• **Written problem A**: Format part of the rows below as a numbered list, starting with the line that contains "Your task is to find other" and going on through the line that contains "(262, 78), (289, 95)", and omit any blank lines.

• **Page text**:
⟨
Earthaven’s New Decision-Making Method

Because increasing numbers of members over the last several years have been dissatisfied with our consensus decision-making method, in October 2012 Earthaven agreed to modify its consensus process. For 18 years we used consensus-with-unanimity, which requires 100% agreement (not counting stand-asides) to pass a proposal. We also had no recourse if someone blocked — no criteria for what constituted a valid block, against which blocks could be tested, nor a requirement that blockers meet with proposal advocates to draft a new proposal.

“Blocking potentially gives tremendous power to one or a few individuals, and the only way for that to function successfully is with a check and balance,” advises consensus trainer Tree Bressen (Communities magazine, Summer 2012). “In my experience, every successful consensus system . . . restricts blocking power in order to guard against tyranny of the minority,” she adds (Fall 2012 issue).

Here’s how Earthaven’s new “check and balance” method works:

  1. To choose officers in our annual meeting, we adapted a technique from Sociocracy: a series of “go rounds” to nominate and choose people for these roles. We used this method successfully in annual officer elections in our November 25th and December 9th Council meetings.
  2. To approve incoming new members we retained our previous consensus method.
  3. For all other proposals we added criteria for a valid block and a way to test blocks against that criteria (i.e., a block is declared invalid if 85% of Council members present say it’s invalid).

For any remaining blocks that have been declared valid, we use an adaptation of the N St. Consensus Method, in which blockers and several proposal advocates participate in up to three solution-oriented meetings to co-create a new proposal that addresses the same issues as the first proposal. If they cannot, the original proposal comes back to the next Council for a decision using consensus-minus-one (meaning it takes two blocks, not one, to stop the proposal).

About Diana
Diana Leafe Christian is an author and consultant on starting new ecovillages, finding community, and sustainability. www.dianaleafechristian.org

Comments

  1. cyndi shisara feigenbaum says:

    Consensus means each person and all the people function as a single person. Once you have a minority that acts frivolously you no longer have a free society. Tyrannical people are to be shunned. Tyranny of the majority or minority is wrong. Each person is important. If Earthhaven is growing to large for consensus then Earthhaven needs to divide into smaller units. Why the minority disagrees should be a point of concern. If one person disagrees that one person is important. If (s)he is truely acting “frivolously” then maybe the person is not part of the community after all!
⟩
(Region labeling records)
⟨
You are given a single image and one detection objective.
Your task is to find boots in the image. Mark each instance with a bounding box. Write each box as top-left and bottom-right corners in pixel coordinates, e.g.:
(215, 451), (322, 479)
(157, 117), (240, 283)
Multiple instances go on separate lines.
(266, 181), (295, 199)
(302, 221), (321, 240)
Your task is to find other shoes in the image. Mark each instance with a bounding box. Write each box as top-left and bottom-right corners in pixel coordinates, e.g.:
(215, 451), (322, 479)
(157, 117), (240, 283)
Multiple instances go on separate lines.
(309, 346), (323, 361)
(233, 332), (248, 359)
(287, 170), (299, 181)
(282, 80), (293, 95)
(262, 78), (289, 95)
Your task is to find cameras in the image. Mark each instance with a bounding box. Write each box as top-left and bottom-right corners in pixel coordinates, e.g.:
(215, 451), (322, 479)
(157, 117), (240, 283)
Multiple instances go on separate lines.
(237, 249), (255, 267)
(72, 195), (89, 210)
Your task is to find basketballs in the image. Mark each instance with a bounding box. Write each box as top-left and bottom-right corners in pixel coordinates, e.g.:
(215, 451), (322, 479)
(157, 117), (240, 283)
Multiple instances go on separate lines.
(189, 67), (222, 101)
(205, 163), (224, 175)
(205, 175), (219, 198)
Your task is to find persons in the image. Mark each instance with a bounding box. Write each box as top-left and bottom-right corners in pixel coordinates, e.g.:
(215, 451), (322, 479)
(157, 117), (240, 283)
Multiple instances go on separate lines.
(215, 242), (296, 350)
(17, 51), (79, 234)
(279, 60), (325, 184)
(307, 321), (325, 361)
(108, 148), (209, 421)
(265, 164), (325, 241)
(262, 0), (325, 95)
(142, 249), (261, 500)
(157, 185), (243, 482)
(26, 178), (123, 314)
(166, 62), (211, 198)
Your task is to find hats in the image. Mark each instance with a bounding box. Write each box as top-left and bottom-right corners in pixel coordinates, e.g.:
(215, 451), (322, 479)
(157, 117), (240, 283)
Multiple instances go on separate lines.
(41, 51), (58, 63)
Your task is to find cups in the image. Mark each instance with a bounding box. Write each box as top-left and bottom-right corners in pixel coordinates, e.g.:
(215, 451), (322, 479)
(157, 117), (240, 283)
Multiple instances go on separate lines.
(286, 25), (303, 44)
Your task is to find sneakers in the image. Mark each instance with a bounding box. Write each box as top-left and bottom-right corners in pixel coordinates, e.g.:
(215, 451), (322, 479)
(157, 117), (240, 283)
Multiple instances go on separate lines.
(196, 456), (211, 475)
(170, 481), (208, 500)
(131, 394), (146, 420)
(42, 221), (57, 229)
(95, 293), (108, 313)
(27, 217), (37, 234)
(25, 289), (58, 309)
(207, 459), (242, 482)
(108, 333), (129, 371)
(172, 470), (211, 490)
⟩
• **Written problem B**: From the article on Earthaven's decision-making method, write out the passage starting with "3. For all other" and going on through "stop the proposal).".

• **Result A**:
1. Your task is to find other shoes in the image. Mark each instance with a bounding box. Write each box as top-left and bottom-right corners in pixel coordinates, e.g.:
2. (215, 451), (322, 479)
3. (157, 117), (240, 283)
4. Multiple instances go on separate lines.
5. (309, 346), (323, 361)
6. (233, 332), (248, 359)
7. (287, 170), (299, 181)
8. (282, 80), (293, 95)
9. (262, 78), (289, 95)

• **Result B**:
3. For all other proposals we added criteria for a valid block and a way to test blocks against that criteria (i.e., a block is declared invalid if 85% of Council members present say it’s invalid).

For any remaining blocks that have been declared valid, we use an adaptation of the N St. Consensus Method, in which blockers and several proposal advocates participate in up to three solution-oriented meetings to co-create a new proposal that addresses the same issues as the first proposal. If they cannot, the original proposal comes back to the next Council for a decision using consensus-minus-one (meaning it takes two blocks, not one, to stop the proposal).